O melhor cenário: decisões baseadas em dados, sem perder o toque humano.
Aqui na UaiFire, por exemplo, testes com novas ideias, ofertas sazonais e campanhas multiplataforma são rotina. Mas só vão para a rua depois das análises iniciais. E nunca param de ser monitorados. O aprendizado é constante.

Conclusão: o próximo passo para campanhas mais rentáveis
Medir o retorno sobre o investimento em anúncios é apenas metade do caminho. O real salto de qualidade acontece quando você transforma a análise em ações claras: ajustar anúncios, testar públicos, mudar ofertas, apostar em novos canais. Tudo amarrado a um acompanhamento próximo dos resultados.
Qualquer negócio pode e deve saber quanto retorna para cada real investido. Mas transformar esse número em crescimento exige estratégia de verdade, como oferecem agências dedicadas à performance e à parceria, como a UaiFire.
Quer alavancar o marketing do seu negócio, sentindo-se seguro com seus investimentos e vendo os resultados no painel? Fale com a equipe da UaiFire e descubra como podemos criar juntos campanhas digitais que realmente entregam retorno.
Perguntas frequentes sobre ROAS
O que significa ROAS no marketing digital?

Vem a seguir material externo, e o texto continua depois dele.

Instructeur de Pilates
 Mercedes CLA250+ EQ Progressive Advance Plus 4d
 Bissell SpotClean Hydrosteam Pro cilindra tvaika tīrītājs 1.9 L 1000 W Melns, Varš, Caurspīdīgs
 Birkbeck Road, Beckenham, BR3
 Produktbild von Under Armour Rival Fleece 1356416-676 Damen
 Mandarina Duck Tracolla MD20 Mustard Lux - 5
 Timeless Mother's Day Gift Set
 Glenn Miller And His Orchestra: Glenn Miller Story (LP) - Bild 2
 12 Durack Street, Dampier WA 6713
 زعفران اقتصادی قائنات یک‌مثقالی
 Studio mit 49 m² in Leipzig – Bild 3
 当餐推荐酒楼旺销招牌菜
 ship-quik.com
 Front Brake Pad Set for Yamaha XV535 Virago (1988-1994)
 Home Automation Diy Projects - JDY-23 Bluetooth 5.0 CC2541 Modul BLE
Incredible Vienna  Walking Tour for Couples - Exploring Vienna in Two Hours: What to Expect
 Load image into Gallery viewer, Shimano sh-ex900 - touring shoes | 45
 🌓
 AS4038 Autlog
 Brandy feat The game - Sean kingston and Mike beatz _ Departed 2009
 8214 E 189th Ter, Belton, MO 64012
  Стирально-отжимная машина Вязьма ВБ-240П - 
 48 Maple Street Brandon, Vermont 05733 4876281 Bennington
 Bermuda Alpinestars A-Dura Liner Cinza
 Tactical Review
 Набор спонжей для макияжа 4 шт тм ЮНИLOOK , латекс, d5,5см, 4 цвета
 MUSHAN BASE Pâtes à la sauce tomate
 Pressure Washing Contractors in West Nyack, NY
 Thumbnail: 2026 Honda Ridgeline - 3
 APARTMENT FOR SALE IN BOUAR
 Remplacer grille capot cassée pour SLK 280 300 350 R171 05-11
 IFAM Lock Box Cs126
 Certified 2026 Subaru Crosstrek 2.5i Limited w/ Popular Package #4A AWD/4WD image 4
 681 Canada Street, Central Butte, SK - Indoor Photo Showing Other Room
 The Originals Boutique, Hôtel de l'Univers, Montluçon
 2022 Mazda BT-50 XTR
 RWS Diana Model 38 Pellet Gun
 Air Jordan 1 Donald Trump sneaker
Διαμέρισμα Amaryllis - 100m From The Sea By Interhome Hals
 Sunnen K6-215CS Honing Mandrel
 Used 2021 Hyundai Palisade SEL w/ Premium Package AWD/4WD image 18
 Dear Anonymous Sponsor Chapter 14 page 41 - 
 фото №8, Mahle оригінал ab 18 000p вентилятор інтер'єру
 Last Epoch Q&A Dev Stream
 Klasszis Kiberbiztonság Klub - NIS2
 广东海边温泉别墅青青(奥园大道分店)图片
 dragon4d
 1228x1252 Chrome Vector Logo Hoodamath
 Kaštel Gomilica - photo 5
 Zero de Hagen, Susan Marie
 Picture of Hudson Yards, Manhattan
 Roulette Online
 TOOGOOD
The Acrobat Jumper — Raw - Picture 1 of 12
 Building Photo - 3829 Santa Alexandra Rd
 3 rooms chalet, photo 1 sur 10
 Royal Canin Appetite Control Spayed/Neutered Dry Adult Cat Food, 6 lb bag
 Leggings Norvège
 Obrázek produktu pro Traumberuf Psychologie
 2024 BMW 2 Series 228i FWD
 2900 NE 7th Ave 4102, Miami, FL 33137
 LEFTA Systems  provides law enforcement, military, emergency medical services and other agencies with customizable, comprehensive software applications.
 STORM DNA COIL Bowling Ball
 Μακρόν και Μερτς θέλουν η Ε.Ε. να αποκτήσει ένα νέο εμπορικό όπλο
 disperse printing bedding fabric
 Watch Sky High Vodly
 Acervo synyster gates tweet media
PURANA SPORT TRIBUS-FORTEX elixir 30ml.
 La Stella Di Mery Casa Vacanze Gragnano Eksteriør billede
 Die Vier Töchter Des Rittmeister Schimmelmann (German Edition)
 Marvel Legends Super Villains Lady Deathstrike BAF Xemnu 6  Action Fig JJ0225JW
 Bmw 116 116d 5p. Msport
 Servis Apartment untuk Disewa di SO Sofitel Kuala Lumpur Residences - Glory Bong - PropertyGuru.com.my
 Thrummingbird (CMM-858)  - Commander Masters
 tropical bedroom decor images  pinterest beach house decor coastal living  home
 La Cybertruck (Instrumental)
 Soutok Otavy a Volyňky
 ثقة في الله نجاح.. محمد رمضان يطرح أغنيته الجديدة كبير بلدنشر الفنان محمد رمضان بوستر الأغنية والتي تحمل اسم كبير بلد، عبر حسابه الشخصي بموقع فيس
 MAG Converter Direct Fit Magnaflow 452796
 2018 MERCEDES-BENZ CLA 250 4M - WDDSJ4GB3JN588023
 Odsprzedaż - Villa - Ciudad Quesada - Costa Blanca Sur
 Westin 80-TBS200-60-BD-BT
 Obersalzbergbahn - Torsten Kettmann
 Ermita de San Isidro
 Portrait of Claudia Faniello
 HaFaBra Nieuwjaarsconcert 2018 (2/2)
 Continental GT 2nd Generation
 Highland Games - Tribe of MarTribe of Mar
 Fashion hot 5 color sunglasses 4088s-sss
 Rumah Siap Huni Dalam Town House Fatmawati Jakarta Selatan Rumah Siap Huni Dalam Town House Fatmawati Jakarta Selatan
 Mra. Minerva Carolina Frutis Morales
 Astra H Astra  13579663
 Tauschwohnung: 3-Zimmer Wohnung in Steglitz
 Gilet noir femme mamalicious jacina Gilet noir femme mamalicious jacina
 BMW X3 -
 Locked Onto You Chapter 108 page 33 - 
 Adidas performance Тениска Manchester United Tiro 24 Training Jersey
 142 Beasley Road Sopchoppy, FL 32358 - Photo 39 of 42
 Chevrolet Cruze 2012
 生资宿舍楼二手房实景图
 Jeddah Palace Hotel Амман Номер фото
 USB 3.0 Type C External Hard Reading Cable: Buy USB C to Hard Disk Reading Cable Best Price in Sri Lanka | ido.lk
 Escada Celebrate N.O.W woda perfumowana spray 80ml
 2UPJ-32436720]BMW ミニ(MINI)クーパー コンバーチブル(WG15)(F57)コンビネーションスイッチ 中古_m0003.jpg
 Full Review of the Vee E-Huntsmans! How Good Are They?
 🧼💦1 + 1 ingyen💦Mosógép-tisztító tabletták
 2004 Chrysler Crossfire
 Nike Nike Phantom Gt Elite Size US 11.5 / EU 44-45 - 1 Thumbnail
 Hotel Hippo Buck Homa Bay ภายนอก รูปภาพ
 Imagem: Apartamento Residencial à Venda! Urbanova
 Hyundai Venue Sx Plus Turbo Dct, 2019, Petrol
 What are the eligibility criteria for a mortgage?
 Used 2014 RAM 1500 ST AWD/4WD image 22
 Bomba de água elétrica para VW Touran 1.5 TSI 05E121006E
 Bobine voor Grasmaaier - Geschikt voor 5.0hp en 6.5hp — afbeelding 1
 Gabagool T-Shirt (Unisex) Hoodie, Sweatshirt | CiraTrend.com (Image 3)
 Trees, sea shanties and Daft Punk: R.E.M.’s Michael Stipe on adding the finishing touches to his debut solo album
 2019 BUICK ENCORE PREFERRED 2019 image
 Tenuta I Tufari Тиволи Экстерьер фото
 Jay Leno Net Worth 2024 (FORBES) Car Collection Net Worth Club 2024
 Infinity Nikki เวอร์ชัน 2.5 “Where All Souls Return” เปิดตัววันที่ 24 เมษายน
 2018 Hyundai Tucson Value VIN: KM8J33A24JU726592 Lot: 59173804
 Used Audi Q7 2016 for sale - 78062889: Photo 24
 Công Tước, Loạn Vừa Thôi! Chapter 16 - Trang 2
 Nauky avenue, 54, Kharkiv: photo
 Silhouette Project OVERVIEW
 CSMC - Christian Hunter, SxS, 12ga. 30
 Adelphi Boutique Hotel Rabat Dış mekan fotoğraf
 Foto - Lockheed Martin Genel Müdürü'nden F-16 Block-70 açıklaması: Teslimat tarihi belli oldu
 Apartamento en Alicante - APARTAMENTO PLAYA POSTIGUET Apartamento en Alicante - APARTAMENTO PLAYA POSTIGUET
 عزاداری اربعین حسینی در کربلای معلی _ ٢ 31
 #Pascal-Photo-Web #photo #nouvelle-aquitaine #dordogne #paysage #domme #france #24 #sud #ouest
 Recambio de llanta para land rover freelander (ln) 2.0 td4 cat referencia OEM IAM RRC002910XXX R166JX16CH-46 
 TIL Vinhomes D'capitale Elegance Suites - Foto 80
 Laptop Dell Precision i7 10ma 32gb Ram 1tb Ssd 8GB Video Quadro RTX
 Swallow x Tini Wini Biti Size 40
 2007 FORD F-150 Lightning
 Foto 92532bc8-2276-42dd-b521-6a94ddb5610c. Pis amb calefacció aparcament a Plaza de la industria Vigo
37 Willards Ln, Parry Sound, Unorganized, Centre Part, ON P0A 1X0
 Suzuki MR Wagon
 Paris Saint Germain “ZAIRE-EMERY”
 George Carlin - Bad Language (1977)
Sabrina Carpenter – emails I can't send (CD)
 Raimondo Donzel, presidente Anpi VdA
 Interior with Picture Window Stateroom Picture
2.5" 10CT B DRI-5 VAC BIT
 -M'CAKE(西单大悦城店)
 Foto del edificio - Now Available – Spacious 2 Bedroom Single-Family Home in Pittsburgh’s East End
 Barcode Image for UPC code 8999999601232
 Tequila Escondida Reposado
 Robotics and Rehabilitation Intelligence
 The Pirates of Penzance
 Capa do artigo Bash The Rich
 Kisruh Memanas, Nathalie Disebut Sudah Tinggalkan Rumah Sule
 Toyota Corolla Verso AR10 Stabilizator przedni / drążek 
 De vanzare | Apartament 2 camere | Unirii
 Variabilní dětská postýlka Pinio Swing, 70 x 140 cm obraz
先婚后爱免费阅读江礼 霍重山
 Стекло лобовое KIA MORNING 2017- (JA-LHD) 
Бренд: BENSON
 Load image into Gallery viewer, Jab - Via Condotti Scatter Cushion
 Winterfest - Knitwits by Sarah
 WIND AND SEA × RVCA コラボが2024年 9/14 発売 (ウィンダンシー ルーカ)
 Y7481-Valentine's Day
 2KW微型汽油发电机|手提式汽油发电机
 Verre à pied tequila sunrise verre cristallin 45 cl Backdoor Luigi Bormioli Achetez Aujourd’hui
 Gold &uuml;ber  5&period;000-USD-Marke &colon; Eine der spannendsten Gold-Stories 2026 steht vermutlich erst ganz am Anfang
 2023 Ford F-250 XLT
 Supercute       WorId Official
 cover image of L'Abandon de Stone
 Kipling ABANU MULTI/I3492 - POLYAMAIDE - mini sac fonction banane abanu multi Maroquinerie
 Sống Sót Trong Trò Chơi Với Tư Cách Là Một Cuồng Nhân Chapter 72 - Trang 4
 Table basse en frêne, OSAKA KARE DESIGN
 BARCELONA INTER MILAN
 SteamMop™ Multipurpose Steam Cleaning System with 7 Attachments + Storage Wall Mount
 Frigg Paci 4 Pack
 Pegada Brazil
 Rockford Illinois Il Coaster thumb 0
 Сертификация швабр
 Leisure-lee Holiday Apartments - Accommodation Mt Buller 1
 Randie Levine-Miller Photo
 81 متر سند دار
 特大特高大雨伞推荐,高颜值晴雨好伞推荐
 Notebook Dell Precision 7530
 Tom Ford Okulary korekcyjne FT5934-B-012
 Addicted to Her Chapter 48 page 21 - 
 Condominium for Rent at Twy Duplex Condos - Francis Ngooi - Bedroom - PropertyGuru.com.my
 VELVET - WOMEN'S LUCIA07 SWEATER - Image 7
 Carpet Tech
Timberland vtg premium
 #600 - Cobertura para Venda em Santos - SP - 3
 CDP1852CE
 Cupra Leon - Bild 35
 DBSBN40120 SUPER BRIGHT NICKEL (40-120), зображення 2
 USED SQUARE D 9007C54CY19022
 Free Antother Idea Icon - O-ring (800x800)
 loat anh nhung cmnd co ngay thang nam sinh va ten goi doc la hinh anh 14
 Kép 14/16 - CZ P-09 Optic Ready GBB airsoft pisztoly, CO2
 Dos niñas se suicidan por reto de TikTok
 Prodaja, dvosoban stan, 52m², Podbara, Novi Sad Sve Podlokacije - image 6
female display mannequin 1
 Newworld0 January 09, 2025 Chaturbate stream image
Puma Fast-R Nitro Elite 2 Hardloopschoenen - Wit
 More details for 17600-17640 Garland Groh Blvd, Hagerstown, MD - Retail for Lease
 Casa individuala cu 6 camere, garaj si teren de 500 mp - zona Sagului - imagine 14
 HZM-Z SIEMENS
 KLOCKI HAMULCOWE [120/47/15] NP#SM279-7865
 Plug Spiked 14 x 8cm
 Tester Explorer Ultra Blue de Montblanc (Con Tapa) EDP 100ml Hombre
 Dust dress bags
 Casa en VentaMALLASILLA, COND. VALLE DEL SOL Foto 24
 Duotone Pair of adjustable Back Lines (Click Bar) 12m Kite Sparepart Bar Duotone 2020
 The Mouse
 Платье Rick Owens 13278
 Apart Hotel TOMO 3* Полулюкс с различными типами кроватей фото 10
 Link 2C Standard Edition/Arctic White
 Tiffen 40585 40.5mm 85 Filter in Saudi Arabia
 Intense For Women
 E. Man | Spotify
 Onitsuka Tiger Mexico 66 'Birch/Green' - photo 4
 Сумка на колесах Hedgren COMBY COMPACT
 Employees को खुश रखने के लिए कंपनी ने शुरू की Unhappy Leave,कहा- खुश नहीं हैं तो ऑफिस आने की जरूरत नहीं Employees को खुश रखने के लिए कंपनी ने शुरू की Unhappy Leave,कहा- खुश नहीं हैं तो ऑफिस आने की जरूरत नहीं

ROAS significa “Return On Advertising Spend”, ou seja, retorno sobre o investimento em anúncios. É a métrica que mostra quanto uma empresa ganha em receita para cada real investido em campanhas de publicidade digital. Ele ajuda a entender se o dinheiro aplicado nas campanhas realmente está trazendo vendas ou resultados financeiros desejados.
Como calcular o ROAS das campanhas?
O cálculo é bem simples: basta dividir a receita obtida pelas vendas de uma campanha pelo valor gasto em anúncios. A fórmula fica assim: ROAS = Receita / Investimento em anúncios. Por exemplo, se você faturou R$ 3.000 e gastou R$ 1.000 em anúncios, seu ROAS é 3 (ou seja, para cada real investido, retornaram três reais em vendas).
Qual é um bom valor de ROAS?
O que é considerado um “bom” ROAS varia de acordo com o ramo e as margens de cada empresa. Para e-commerce de eletrônicos, costuma-se buscar valores acima de 4. Em moda, valores entre 3 e 4 já são positivos. Para serviços digitais, às vezes, ROAS acima de 2 pode ser suficiente. O mais importante é comparar com os custos do negócio e com a média do seu setor.
Como melhorar o ROAS das minhas campanhas?
Algumas ações práticas: segmente melhor o público das campanhas, faça testes A/B em criativos, títulos e ofertas, ajuste orçamentos com base no desempenho, melhore a experiência do seu site e acompanhe de perto os dados para agir rápido. A integração de diferentes canais e o monitoramento constante também ajudam a aumentar o retorno.
ROAS e ROI são a mesma coisa?
Não. O ROAS mostra apenas o retorno direto dos investimentos em anúncios, sem considerar outros gastos, como custos de produto, operação, salários, etc. Já o ROI (Retorno sobre Investimento) leva em conta todos esses fatores, oferecendo uma visão mais abrangente da rentabilidade total do negócio.